Zombie allusions: They just keep on coming-to "get rid of my iPhone, for starters. Lead a different sort of life."


Man vs. Corpse






"Walking corpses—zombies—follow us everywhere, through novels, television, cinema. Back in the real world, ordinary citizens turn survivalist, ready to scale a mountain of corpses if it means enduring. Either way, death is what happens to everyone else. By contrast, the future in which I am dead is not a future at all. It has no reality. If it did—if I truly believed that being a corpse was not only a possible future but my only guaranteed future—I’d do all kinds of things differently. I’d get rid of my iPhone, for starters. Lead a different sort of life.

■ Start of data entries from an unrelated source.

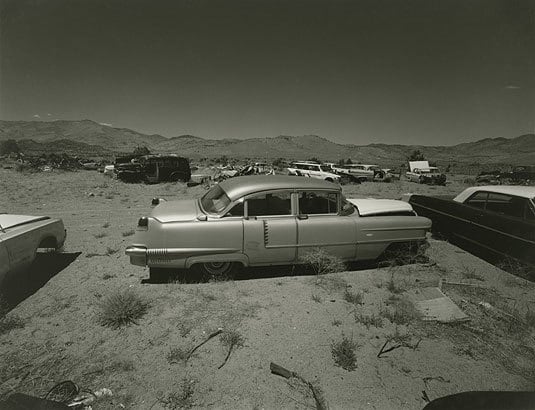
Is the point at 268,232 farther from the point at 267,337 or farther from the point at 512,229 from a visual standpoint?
the point at 512,229

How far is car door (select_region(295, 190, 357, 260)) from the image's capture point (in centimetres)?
434

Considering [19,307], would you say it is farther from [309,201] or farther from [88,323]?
[309,201]

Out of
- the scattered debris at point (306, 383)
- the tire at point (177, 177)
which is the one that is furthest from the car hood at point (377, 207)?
the tire at point (177, 177)

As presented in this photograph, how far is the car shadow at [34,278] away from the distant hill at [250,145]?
82082mm

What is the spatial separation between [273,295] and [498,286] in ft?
10.9

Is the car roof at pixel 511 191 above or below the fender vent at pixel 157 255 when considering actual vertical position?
above

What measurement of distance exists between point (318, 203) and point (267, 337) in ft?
7.00

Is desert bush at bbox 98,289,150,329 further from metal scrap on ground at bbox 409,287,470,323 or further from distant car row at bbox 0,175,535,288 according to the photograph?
metal scrap on ground at bbox 409,287,470,323

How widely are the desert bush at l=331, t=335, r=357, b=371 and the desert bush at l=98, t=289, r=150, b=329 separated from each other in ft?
7.22

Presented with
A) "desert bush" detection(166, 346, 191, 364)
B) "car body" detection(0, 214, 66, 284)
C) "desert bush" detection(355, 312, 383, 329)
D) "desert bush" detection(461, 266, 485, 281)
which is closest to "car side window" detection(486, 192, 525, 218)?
"desert bush" detection(461, 266, 485, 281)

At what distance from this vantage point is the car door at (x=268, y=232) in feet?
13.7

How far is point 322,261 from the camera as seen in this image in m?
4.49

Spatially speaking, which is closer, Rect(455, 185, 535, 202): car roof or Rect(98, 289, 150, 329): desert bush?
Rect(98, 289, 150, 329): desert bush

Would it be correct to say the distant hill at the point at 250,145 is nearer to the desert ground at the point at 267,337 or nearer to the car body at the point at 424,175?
the car body at the point at 424,175
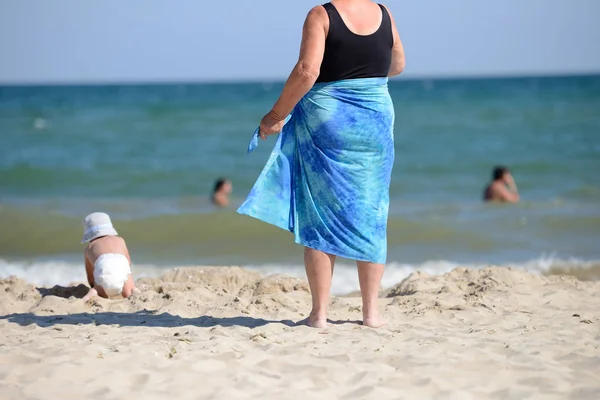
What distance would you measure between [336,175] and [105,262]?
85.5 inches

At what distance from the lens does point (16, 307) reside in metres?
5.06

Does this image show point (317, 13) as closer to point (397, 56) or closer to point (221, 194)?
point (397, 56)

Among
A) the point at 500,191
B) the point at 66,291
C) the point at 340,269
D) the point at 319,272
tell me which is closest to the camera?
the point at 319,272

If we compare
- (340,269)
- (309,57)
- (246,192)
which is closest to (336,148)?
(309,57)

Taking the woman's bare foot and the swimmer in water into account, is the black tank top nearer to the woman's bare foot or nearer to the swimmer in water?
the woman's bare foot

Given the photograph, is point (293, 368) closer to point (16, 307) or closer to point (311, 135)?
point (311, 135)

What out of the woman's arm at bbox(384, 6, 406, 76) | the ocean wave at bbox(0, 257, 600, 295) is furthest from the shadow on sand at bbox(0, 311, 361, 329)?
the ocean wave at bbox(0, 257, 600, 295)

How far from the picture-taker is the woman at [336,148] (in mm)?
3965

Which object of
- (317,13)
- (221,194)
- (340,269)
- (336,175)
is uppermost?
(317,13)

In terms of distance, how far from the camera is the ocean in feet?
26.3

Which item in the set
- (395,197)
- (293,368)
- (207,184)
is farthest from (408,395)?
(207,184)

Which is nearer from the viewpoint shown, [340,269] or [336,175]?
[336,175]

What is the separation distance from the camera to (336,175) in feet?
13.1

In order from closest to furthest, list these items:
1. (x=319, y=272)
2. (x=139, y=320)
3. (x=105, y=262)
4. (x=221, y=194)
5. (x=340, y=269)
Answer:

What is a corpse? It’s what they piled up by the hundreds when the Rana Plaza collapsed in Bangladesh this April. It’s what lands on the ground each time a human being jumps off the Foxconn building in China’s high-tech iPhone manufacturing complex. (Twenty-one have died since 2010.) They spring flower-like in budded clusters whenever a bomb goes off in the marketplaces of Iraq and Afghanistan. A corpse is what individual angry, armed Americans sometimes make of each other for strangely underwhelming reasons: because they got fired, or a girl didn’t love them back, or nobody at their school understands them. Sometimes—horrifyingly—it’s what happens to one of “our own,” and usually cancer has done it, or a car, at which moment we rightly commit ourselves to shunning the very concept of the “corpse,” choosing instead to celebrate and insist upon the reality of a once-living person who, though “dearly departed,” is never reduced to matter alone."